I spent three to four weeks with the iQOO 15, using it as my main phone for daily communication, gaming, media and photography. The iQOO 15 arrives with an aggressive spec sheet, pairing the Snapdragon 8 Elite Gen 5 with iQOO’s self-developed Q3 e-sports chip, a 7,000mAh Blue Ocean battery, and a new 2K 144Hz Samsung LEAD OLED panel. But on top of the hardware, iQOO is clearly positioning this device as a performance flagship that also aims for a well-rounded everyday experience. After extended use, here is how it held up.
3Performance and experience (1/2)
The Snapdragon 8 Elite Gen 5 powers the core performance experience and does so confidently. Combined with LPDDR5X memory and UFS 4.1 storage, the phone feels fast in every scenario. Apps open immediately, multitasking is effortless, and the phone rarely reloads apps in the background. Thermally, iQOO’s enlarged 8K VC chamber and layered graphite system help maintain consistency during heavy use.
For gaming, the Snapdragon 8 Elite Gen 5 is supported by the Q3 e-sports chip, which handles rendering enhancement, ray tracing and AI tasks. This is where the iQOO 15 differentiates itself from typical flagship phones. Ray tracing support in Genshin Impact delivers better lighting depth and a more realistic atmosphere. You cannot use ray tracing and super-resolution or super-frame simultaneously, but switching between them is quick, and each mode offers clear improvements.

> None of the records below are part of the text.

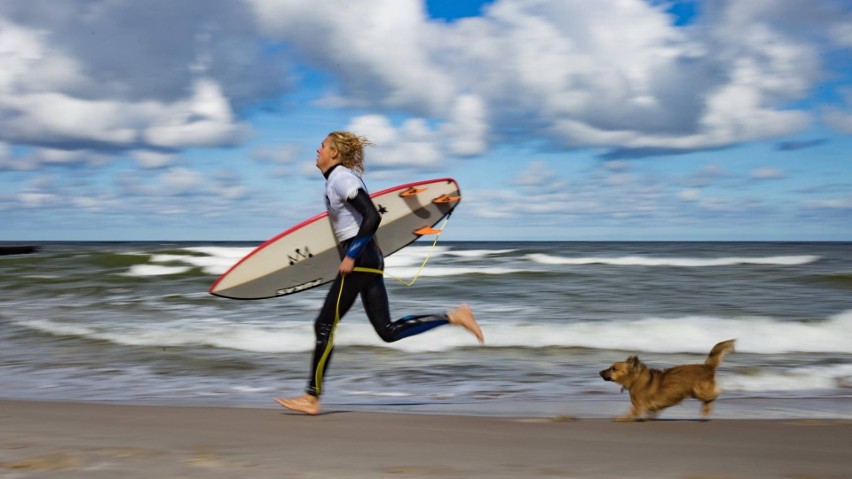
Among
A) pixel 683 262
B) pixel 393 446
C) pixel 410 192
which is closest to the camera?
pixel 393 446

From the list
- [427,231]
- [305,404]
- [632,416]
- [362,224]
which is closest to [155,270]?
[427,231]

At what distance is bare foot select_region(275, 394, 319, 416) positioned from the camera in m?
4.40

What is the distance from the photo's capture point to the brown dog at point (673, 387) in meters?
4.40

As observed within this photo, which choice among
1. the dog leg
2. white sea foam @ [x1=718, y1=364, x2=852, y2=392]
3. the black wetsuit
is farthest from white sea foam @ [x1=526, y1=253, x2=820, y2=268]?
the black wetsuit

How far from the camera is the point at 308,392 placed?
445 centimetres

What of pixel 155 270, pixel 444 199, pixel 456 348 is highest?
pixel 155 270

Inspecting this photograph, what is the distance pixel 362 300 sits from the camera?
4.36 meters

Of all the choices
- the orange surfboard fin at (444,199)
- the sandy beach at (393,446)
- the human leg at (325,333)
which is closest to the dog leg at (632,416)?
the sandy beach at (393,446)

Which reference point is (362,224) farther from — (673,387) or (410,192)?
(673,387)

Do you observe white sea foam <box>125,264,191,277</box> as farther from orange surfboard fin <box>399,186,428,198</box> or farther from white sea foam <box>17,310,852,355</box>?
orange surfboard fin <box>399,186,428,198</box>

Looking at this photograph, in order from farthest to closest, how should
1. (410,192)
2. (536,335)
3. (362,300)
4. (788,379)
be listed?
(536,335), (788,379), (410,192), (362,300)

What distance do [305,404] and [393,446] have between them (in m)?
1.03

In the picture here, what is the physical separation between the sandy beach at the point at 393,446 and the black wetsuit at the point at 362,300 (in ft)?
1.19

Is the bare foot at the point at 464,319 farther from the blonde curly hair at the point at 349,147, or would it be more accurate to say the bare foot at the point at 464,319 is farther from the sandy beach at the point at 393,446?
the blonde curly hair at the point at 349,147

Honor of Kings was the most impressive showcase. With native 144fps enabled, the phone consistently stayed above 144fps during full ranked matches. Touch response remained sharp, and frame pacing was extremely stable. Power draw remained surprisingly low for this level of smoothness. Thermals were controlled, though the phone does warm up noticeably after long sessions, reaching around 40 degrees Celsius in the upper rear section. It never throttled meaningfully during my testing.